Este número – 171 mortos e centenas de feridos só na Cisjordânia – não recebeu muita cobertura nos meios de comunicação ocidentais. As crescentes vítimas palestinianas, no entanto, registaram-se entre os palestinianos e os seus movimentos de resistência.

À medida que a raiva e os apelos à vingança cresciam entre os palestinianos comuns, a sua liderança continuou a desempenhar o seu mesmo papel tradicional – de pacificar os apelos palestinianos à resistência, ao mesmo tempo que continuava com a sua “coordenação de segurança” com Israel.

O Presidente da Autoridade Palestiniana, Mahmoud Abbas, 88 anos, continuou a repetir a velha linguagem sobre uma solução de dois Estados e o “processo de paz”, ao mesmo tempo que reprimia os palestinianos que ousavam protestar contra a sua liderança ineficaz.

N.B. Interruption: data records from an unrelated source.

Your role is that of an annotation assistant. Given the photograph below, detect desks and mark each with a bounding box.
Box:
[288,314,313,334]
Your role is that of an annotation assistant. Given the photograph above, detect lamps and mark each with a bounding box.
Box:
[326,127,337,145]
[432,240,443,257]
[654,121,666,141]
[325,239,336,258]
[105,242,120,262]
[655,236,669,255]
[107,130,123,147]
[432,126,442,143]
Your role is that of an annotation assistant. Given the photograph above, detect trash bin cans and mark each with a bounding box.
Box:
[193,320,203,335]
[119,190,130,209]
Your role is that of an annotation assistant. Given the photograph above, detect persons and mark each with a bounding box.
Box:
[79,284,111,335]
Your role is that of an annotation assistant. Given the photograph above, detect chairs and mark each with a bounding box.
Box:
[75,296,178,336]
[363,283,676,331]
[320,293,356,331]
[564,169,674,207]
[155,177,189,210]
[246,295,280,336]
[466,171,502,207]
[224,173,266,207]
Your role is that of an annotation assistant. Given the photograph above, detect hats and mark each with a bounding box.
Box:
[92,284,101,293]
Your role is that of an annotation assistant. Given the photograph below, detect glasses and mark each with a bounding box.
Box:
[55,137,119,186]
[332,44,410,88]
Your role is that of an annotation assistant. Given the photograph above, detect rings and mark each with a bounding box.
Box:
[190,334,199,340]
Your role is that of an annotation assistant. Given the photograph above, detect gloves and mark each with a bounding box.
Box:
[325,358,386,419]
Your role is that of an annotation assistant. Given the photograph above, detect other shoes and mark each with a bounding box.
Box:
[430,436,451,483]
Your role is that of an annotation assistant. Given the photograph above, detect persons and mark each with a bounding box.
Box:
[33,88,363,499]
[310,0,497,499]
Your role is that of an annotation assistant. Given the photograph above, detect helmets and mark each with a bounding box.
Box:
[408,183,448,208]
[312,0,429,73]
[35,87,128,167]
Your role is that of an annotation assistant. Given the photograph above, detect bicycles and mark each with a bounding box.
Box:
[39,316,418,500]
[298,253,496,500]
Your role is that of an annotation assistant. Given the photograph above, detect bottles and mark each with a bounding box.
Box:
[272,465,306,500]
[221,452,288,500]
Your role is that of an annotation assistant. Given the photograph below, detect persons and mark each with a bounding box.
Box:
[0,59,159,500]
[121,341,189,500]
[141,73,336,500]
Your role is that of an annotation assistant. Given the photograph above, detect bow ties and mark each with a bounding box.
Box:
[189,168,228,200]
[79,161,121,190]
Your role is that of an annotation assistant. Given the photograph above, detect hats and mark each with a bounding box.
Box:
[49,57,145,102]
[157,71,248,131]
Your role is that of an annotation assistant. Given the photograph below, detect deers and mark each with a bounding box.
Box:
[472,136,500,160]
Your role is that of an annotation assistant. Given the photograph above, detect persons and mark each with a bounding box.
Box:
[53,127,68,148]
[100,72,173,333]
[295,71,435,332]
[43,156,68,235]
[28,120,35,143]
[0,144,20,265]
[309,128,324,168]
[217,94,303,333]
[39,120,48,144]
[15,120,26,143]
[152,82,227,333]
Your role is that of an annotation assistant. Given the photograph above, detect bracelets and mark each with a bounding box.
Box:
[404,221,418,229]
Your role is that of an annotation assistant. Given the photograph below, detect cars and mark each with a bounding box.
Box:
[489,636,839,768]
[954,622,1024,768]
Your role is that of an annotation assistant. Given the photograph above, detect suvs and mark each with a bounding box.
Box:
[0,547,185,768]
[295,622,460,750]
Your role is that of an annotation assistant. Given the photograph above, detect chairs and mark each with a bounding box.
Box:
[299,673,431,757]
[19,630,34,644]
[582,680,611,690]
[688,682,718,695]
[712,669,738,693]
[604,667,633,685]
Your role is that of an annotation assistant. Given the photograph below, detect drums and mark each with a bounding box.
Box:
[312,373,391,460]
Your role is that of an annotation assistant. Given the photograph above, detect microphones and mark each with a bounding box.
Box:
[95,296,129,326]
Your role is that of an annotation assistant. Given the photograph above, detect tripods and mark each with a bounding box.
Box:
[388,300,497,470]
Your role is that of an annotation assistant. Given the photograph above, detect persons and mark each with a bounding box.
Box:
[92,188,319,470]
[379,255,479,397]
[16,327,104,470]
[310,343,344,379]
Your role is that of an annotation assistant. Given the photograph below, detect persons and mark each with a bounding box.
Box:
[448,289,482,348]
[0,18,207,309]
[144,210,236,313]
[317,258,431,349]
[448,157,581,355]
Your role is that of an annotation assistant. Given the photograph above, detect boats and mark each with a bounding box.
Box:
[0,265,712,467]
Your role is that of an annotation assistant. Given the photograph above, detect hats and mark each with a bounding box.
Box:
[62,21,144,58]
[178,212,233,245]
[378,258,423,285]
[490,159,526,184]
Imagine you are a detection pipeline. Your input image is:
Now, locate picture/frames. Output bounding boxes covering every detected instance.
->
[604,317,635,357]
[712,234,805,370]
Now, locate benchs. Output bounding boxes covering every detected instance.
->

Indefesos face a um governo israelita de extrema-direita com uma agenda aberta para esmagar os palestinianos, expandir os colonatos ilegais e impedir o estabelecimento de um Estado palestiniano, os palestinianos foram forçados a desenvolver as suas próprias estratégias defensivas.

A Cova dos Leões – um grupo multifaccional da Resistência que apareceu pela primeira vez na cidade de Nablus em Agosto de 2022 – cresceu em poder e apelo. Outros grupos, antigos e novos, surgiram em cena por todo o norte da Cisjordânia, com o único objectivo de unir os palestinianos em torno de uma agenda não faccional e, em última análise, produzir uma nova liderança palestiniana na Cisjordânia.

Estes acontecimentos soaram o alarme em Israel. O exército de ocupação israelita agiu rapidamente para esmagar a nova rebelião armada, invadindo cidades palestinianas e campos de refugiados um após o outro, na esperança de transformar esta revolução nascente numa outra tentativa falhada de desafiar o status quo na Palestina ocupada.

A mais sangrenta das incursões israelitas ocorreu em Nablus, em 23 de Fevereiro, em Jericó, em 15 de Agosto e, mais importante, no campo de refugiados de Jenin.

A invasão israelita de Jenin, em 3 de Julho, foi uma reminiscência, em termos de baixas e grau de destruição, da invasão israelita desse mesmo campo em Abril de 2002.

O resultado, porém, não foi o mesmo. Naquela altura, Israel tinha invadido Jenin, juntamente com outras cidades palestinianas e campos de refugiados, e conseguiu esmagar a resistência armada durante anos.

Desta vez, a invasão israelita apenas acendeu uma rebelião mais ampla nos Territórios Palestinianos Ocupados, criando um novo cisma na já deteriorada relação entre os palestinianos, por um lado, e Abbas e a sua AP, por outro.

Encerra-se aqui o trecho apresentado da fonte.